▸ DIRECTION
Rewrite the listing from its start through the line holding "7.14 meters", inclusive, leaving out the pictures and keeping the requests unchanged. Multiply every number in the answers (the distances and point coordinates) by 1.05, and round each result to the number of decimal places it originally had, with halves rounded up.
+-------+
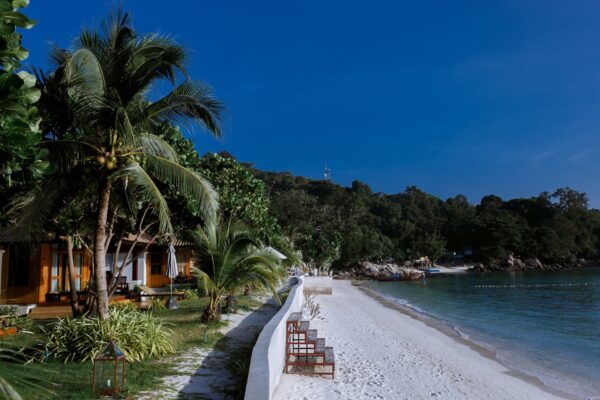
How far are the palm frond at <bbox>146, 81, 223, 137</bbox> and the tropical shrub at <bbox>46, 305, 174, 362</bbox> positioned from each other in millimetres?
3804

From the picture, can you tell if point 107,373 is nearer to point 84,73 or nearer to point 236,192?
point 84,73

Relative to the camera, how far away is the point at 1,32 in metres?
2.00

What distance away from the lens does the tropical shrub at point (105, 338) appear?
7.14 meters

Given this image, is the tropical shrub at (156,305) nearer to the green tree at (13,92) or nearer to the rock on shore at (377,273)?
the green tree at (13,92)

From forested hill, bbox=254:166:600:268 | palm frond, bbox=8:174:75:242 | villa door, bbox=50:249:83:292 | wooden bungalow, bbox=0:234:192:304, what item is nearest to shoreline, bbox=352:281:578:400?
palm frond, bbox=8:174:75:242

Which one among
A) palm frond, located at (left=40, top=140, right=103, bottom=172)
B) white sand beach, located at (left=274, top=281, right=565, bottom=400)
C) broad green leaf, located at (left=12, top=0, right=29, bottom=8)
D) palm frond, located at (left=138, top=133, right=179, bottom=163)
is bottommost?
white sand beach, located at (left=274, top=281, right=565, bottom=400)

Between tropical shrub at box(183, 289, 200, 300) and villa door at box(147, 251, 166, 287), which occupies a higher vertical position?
villa door at box(147, 251, 166, 287)

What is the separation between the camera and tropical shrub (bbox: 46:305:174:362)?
7145 mm

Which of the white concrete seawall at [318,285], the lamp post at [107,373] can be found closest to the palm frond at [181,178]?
the lamp post at [107,373]

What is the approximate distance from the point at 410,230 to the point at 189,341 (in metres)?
85.5

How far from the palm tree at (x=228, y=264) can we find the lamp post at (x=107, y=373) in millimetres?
4814

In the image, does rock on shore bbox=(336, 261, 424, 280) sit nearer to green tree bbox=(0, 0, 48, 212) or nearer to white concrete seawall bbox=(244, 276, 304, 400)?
white concrete seawall bbox=(244, 276, 304, 400)

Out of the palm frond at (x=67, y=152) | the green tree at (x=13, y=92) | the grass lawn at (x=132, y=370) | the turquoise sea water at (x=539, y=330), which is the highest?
the palm frond at (x=67, y=152)

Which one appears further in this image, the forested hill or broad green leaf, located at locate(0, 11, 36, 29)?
the forested hill
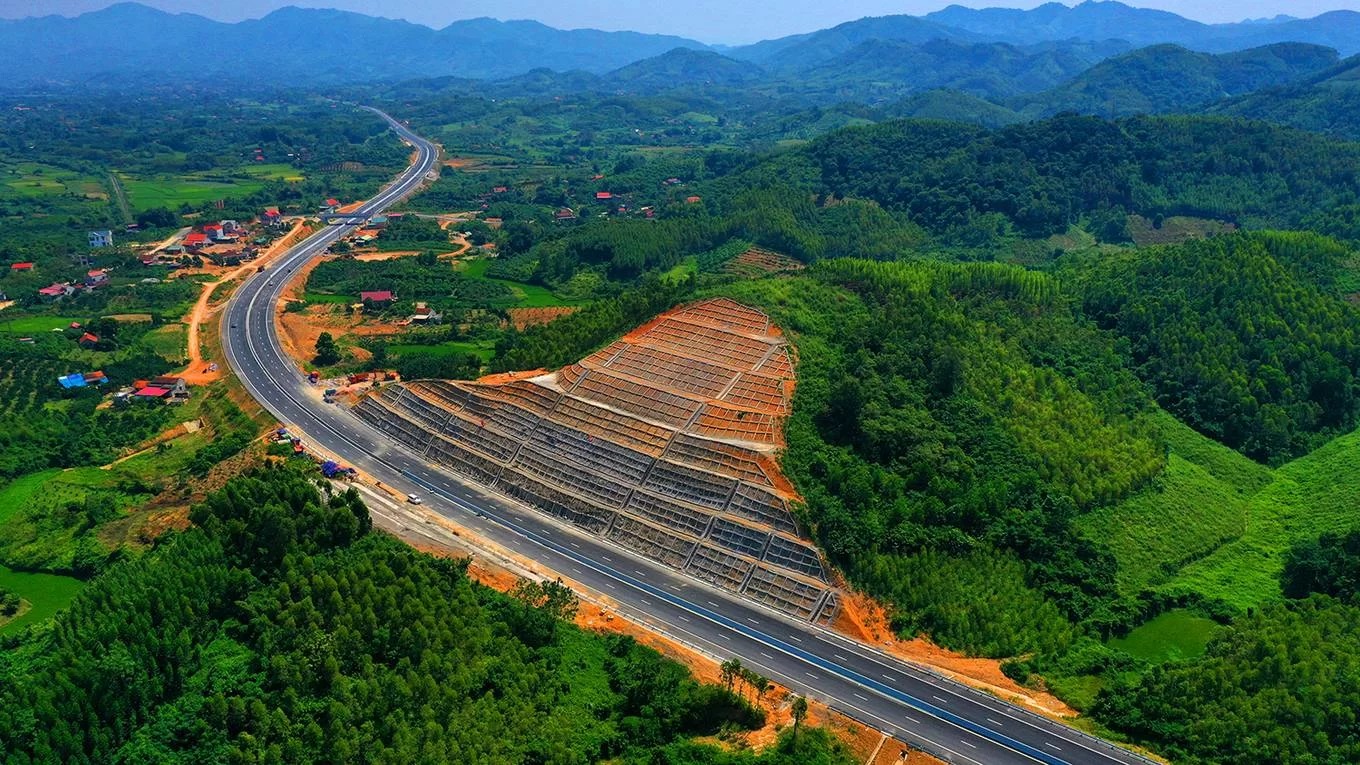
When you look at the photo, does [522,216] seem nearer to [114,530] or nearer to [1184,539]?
[114,530]

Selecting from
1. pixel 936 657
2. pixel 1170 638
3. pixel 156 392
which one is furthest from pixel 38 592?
pixel 1170 638

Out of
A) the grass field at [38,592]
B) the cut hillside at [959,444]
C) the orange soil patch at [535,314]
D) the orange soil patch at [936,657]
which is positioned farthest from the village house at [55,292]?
the orange soil patch at [936,657]

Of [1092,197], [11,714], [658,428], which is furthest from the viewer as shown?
[1092,197]

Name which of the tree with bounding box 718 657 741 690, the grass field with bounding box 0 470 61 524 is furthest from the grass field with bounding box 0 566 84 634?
the tree with bounding box 718 657 741 690

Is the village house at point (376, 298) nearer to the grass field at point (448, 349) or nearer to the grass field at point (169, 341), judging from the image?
the grass field at point (448, 349)

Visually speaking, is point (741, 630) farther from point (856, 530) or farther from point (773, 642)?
point (856, 530)

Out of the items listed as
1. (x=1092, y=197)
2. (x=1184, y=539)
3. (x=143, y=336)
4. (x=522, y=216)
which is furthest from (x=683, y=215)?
(x=1184, y=539)

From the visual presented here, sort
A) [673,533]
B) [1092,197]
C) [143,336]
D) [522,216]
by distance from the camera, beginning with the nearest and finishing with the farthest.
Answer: [673,533]
[143,336]
[1092,197]
[522,216]
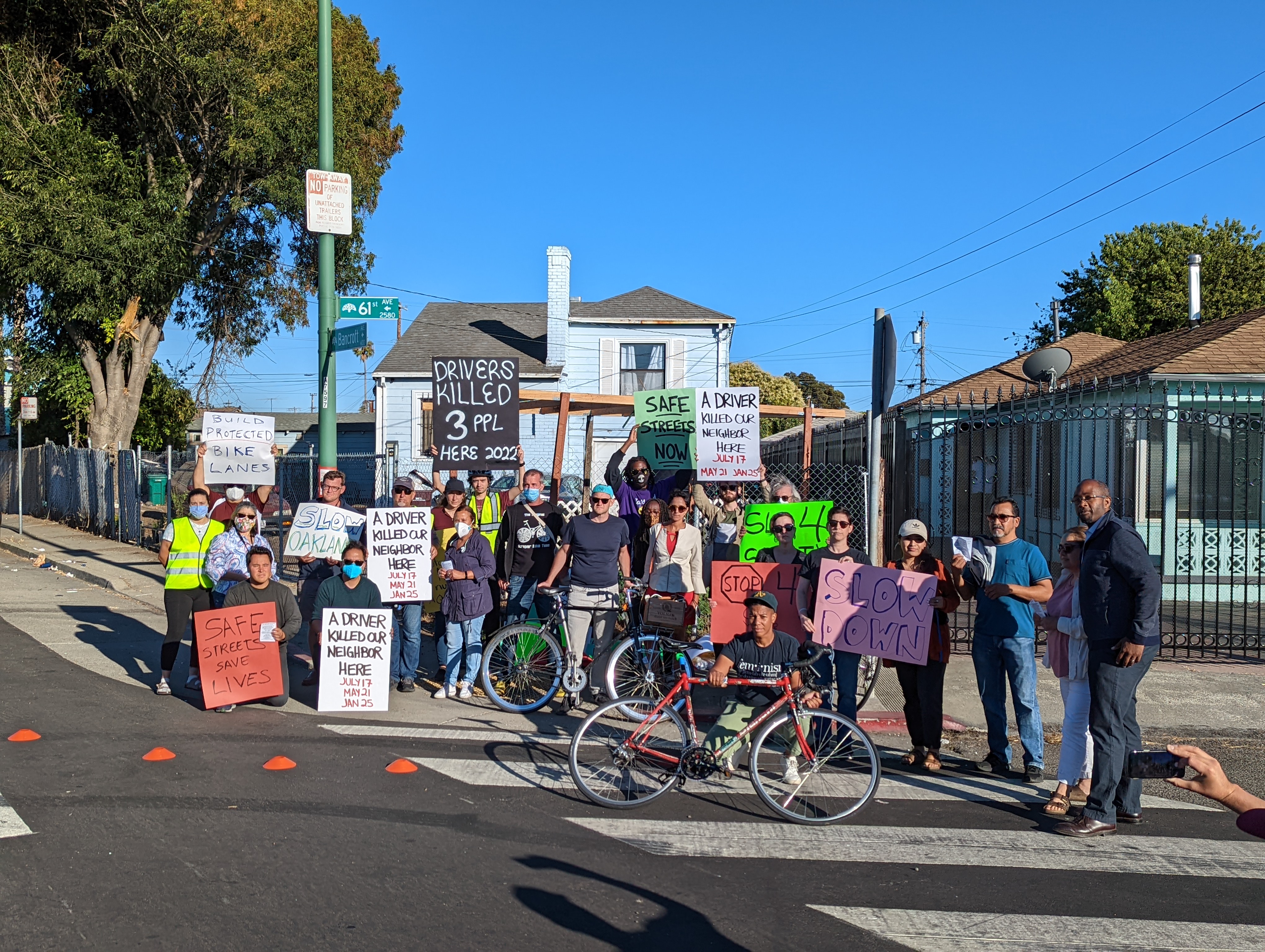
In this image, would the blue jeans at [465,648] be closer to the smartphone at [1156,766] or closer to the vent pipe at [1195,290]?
the smartphone at [1156,766]

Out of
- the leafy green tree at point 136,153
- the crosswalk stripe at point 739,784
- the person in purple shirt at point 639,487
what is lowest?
the crosswalk stripe at point 739,784

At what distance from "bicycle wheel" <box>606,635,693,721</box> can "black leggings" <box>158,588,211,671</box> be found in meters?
3.57

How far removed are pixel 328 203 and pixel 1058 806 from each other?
8.65 metres

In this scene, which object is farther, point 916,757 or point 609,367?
point 609,367

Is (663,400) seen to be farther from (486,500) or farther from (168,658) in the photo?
(168,658)

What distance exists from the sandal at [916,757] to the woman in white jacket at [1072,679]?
2.82ft

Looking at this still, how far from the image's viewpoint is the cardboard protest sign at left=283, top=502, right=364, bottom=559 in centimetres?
Result: 940

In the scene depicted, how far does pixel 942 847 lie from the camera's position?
5.61 metres

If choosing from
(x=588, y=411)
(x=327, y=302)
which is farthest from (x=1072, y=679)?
(x=588, y=411)

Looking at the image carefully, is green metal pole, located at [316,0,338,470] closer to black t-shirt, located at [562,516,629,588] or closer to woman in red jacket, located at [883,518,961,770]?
black t-shirt, located at [562,516,629,588]

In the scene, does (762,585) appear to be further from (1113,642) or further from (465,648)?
(1113,642)

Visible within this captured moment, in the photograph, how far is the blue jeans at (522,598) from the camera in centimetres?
949

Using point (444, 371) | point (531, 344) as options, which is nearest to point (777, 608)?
point (444, 371)

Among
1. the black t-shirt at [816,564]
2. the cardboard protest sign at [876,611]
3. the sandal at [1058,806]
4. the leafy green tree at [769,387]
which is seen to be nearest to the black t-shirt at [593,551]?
+-------+
▸ FULL OUTPUT
How far are the palm frond at <bbox>146, 81, 223, 137</bbox> and the tropical shrub at <bbox>46, 305, 174, 362</bbox> positioned from each other in millimetres?
3994

From the picture, can you tell if point 107,373 is nearer to point 84,73 or nearer to point 236,192?
point 88,77

Relative to the camera, how far away is the point at 1,32 in metres?
2.10

What distance away from the lens does the tropical shrub at point (105, 338) appear?
7.50 meters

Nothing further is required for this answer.